• Excerpted text:
○ ○ ○

All stories CAN end with redemption.
Bill S. 4/19/09

Depends on the version you use. In some versions the unlucky pigs run to the brick house for safety. I've even seen one version in which the brick house is the undesirable one, taking so long to build that the pig doesn't have shelter in time, and the quicker options are (as for the pioneers?) more practical.

I did learn one year that the ending MUST include the wolf getting eaten, at least if there are younger kids in the audience. They don't want that wolf coming back and making trouble.
Mary G. 4/19/09

I know I was just busting!!!! Although I have not heard of the brick house "getting it!"

I usually end the 'happy version' with the wolf running holding his flaming rear to HIS mummy crying over what the pigs did to him. 'And then the mother wolf said: "I told you not to bother those pigs, they got your father that way." And the wolf never did bother the pigs again, but I did hear that he got into trouble with a girl who insisted on dressing up in a red outfit. But that's another story for another day.'

Snip snap, that's the end of that.
Simon B. 4/19/09

In a veddy serious vein... Somebody did a scholarly workshop at an NSN conference way long ago, about the earlier versions of tales we mostly know. I was amazed to hear that the 3 Pigs story dates only to the late 1600's, ie the period of European colonization of a world where nature (and ungrateful native people) really could blow your house in and wipe you out if you weren't very well prepared.

Anybody else remember this workshop?

○ ○ ○

• Set task: Write out the Three Little Pigs discussion from "I did learn" up to and including "end of that.", copying it word for word.

• Information provided:

○ ○ ○

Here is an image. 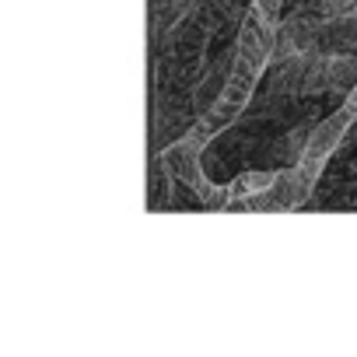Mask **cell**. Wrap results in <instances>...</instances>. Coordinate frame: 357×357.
<instances>
[{"instance_id":"cell-2","label":"cell","mask_w":357,"mask_h":357,"mask_svg":"<svg viewBox=\"0 0 357 357\" xmlns=\"http://www.w3.org/2000/svg\"><path fill=\"white\" fill-rule=\"evenodd\" d=\"M354 119H357V112L354 109H336L333 116H326L315 130H312V137H308V147H305V158H329L343 140H347V133H350V126H354Z\"/></svg>"},{"instance_id":"cell-6","label":"cell","mask_w":357,"mask_h":357,"mask_svg":"<svg viewBox=\"0 0 357 357\" xmlns=\"http://www.w3.org/2000/svg\"><path fill=\"white\" fill-rule=\"evenodd\" d=\"M312 123H301V126H294L291 130V137H287V147H291V154L294 158H305V147H308V137H312Z\"/></svg>"},{"instance_id":"cell-1","label":"cell","mask_w":357,"mask_h":357,"mask_svg":"<svg viewBox=\"0 0 357 357\" xmlns=\"http://www.w3.org/2000/svg\"><path fill=\"white\" fill-rule=\"evenodd\" d=\"M322 168H326L322 158H298L294 168L277 172V183H273L266 193H256V197L235 200V204L245 207V211H273V214H277V211H294V207H301V204L312 197Z\"/></svg>"},{"instance_id":"cell-4","label":"cell","mask_w":357,"mask_h":357,"mask_svg":"<svg viewBox=\"0 0 357 357\" xmlns=\"http://www.w3.org/2000/svg\"><path fill=\"white\" fill-rule=\"evenodd\" d=\"M326 81H329V91H350L357 84V56H350V53H329V60H326Z\"/></svg>"},{"instance_id":"cell-7","label":"cell","mask_w":357,"mask_h":357,"mask_svg":"<svg viewBox=\"0 0 357 357\" xmlns=\"http://www.w3.org/2000/svg\"><path fill=\"white\" fill-rule=\"evenodd\" d=\"M280 4H284V0H256V8H259L273 25H280Z\"/></svg>"},{"instance_id":"cell-8","label":"cell","mask_w":357,"mask_h":357,"mask_svg":"<svg viewBox=\"0 0 357 357\" xmlns=\"http://www.w3.org/2000/svg\"><path fill=\"white\" fill-rule=\"evenodd\" d=\"M343 105H347V109H354V112H357V84H354V88H350V91H347V102H343Z\"/></svg>"},{"instance_id":"cell-5","label":"cell","mask_w":357,"mask_h":357,"mask_svg":"<svg viewBox=\"0 0 357 357\" xmlns=\"http://www.w3.org/2000/svg\"><path fill=\"white\" fill-rule=\"evenodd\" d=\"M273 183H277V172H242L235 183L228 186V190H231V204H235V200H249V197H256V193H266Z\"/></svg>"},{"instance_id":"cell-3","label":"cell","mask_w":357,"mask_h":357,"mask_svg":"<svg viewBox=\"0 0 357 357\" xmlns=\"http://www.w3.org/2000/svg\"><path fill=\"white\" fill-rule=\"evenodd\" d=\"M161 168H165L172 178H178L183 186L197 190V183L204 178V172H200V147L190 144L186 137L175 140L168 151H161Z\"/></svg>"}]
</instances>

○ ○ ○

• Finished answer:
I did learn one year that the ending MUST include the wolf getting eaten, at least if there are younger kids in the audience. They don't want that wolf coming back and making trouble.
Mary G. 4/19/09

I know I was just busting!!!! Although I have not heard of the brick house "getting it!"

I usually end the 'happy version' with the wolf running holding his flaming rear to HIS mummy crying over what the pigs did to him. 'And then the mother wolf said: "I told you not to bother those pigs, they got your father that way." And the wolf never did bother the pigs again, but I did hear that he got into trouble with a girl who insisted on dressing up in a red outfit. But that's another story for another day.'

Snip snap, that's the end of that.